#### Entries provided

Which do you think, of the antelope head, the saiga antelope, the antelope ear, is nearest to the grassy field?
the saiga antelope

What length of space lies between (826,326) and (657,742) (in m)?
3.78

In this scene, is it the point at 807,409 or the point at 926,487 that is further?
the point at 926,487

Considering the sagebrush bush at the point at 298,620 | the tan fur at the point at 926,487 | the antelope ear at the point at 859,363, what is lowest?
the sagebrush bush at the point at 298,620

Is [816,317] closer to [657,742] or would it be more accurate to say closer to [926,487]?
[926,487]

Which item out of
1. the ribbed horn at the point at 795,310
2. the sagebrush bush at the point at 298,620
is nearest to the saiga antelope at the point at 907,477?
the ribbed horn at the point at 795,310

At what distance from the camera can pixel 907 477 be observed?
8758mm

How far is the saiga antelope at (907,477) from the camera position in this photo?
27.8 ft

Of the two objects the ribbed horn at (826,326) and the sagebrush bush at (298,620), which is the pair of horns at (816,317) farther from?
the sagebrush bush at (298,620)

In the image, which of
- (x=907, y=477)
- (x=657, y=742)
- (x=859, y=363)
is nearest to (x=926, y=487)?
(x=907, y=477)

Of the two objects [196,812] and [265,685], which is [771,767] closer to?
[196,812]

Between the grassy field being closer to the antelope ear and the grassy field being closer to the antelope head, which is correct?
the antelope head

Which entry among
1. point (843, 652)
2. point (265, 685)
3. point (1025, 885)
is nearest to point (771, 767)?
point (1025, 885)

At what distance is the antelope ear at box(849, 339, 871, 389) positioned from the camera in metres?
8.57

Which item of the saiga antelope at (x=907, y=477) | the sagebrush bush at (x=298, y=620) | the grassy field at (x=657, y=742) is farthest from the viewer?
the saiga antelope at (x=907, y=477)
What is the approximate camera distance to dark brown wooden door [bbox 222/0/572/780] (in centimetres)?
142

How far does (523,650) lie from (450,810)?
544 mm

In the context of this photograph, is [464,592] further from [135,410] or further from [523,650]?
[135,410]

########

* What you will do
Convert everything from the item containing "What is the" down to the last item into a two-column CSV with columns input and output. Give one row per item, with the item's text in input and its answer in output, each in a single quoted field with line breaks replaced by spaces.

* Answer for the task
input,output
"What is the approximate camera distance to dark brown wooden door [bbox 222/0/572/780] (in centimetres)?","142"
"How far does (523,650) lie from (450,810)?","544 mm"
"In the context of this photograph, is [464,592] further from [135,410] or further from [523,650]?","[135,410]"